With the beginning of the new year, the Biden Administration seems to be checking its list of resolutions from last year and has floated indications that its National Cyber Strategy is coming. According, to news accounts, we should see the new strategy in the next few months.
But, more importantly, the Administration is signaling that they will support regulations requiring baseline cybersecurity much like agencies in the Department of Transportation have already done with respect to pipelines and some rail entities. And, such regulatory requirements are nothing new to some sectors of the U.S. economy like the nuclear industry, large electric utilities, financial services firms, and the defense industry. However, should the Biden Administration actually follow through, this would mark a sea change in U.S. cybersecurity policy, one that would track in some respects with recent changes to European Union policy. Of course, some would point out that it is not so much a sea change as a return to the thinking of some during the first term of the Obama Administration as evidenced in the cybersecurity package Senators Joe Lieberman (I-CT), Susan Collins (R-ME), and Tom Carper (D-DE) could not quite get out of the Senate.
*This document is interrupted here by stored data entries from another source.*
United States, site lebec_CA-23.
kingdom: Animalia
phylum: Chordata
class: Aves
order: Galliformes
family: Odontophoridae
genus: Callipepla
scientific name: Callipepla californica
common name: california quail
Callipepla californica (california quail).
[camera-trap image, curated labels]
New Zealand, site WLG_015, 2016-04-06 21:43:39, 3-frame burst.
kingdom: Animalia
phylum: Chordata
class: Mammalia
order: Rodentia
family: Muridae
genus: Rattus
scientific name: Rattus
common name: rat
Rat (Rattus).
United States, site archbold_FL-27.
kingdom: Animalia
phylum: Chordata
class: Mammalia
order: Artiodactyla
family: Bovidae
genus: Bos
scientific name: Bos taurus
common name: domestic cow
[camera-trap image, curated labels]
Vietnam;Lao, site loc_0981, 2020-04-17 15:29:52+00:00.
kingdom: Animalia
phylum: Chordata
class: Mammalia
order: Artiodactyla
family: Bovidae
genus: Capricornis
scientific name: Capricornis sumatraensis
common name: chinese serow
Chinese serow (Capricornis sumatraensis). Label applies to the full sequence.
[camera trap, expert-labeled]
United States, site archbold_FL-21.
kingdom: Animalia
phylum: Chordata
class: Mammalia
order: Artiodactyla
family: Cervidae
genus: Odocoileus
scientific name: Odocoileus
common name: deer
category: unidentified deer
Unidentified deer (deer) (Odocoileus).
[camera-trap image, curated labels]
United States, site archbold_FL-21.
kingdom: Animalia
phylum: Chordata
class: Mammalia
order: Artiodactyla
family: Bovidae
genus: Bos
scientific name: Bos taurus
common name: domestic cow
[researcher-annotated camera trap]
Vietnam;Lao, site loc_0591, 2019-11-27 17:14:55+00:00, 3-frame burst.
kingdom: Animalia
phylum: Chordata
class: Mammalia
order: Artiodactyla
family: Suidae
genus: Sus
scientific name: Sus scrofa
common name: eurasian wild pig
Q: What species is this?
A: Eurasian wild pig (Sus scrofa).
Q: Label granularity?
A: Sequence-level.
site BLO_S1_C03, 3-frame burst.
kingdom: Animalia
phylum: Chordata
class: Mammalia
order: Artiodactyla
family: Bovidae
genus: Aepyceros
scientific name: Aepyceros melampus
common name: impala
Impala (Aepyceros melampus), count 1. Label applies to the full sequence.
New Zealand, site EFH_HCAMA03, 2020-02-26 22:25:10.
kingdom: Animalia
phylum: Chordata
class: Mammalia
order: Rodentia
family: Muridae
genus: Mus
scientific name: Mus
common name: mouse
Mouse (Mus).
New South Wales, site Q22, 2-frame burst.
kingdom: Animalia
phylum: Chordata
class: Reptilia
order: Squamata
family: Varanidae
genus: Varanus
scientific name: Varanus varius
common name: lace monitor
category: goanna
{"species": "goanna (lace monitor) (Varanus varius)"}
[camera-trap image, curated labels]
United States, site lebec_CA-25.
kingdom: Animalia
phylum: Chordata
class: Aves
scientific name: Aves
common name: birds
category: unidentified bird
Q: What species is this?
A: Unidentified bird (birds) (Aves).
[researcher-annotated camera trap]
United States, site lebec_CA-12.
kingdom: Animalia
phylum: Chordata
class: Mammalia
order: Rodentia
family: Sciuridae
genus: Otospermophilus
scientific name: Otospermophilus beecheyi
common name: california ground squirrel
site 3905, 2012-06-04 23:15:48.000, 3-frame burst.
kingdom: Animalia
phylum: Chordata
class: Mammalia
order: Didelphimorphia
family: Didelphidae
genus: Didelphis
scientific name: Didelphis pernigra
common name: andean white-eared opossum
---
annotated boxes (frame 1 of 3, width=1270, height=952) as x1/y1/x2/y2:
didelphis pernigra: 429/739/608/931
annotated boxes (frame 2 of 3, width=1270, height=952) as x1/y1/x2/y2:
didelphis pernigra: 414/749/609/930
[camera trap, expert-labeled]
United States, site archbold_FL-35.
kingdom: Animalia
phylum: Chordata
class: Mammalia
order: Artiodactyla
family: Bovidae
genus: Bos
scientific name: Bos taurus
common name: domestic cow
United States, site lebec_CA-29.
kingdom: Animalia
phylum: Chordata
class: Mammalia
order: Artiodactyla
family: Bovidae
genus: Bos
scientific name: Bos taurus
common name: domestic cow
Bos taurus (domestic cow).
Of course, the Trump Administration published its National Cyber Strategy in 2018, the first update of the Bush Administration’s 2003 National Strategy to Secure Cyberspace. Understandably, the Biden Administration has different policies from the previous White House. Additionally, the new strategy may even rewrite the Obama Administration’s Presidential Policy Directive 21 that sought to reform how the U.S. government addressed cybersecurity.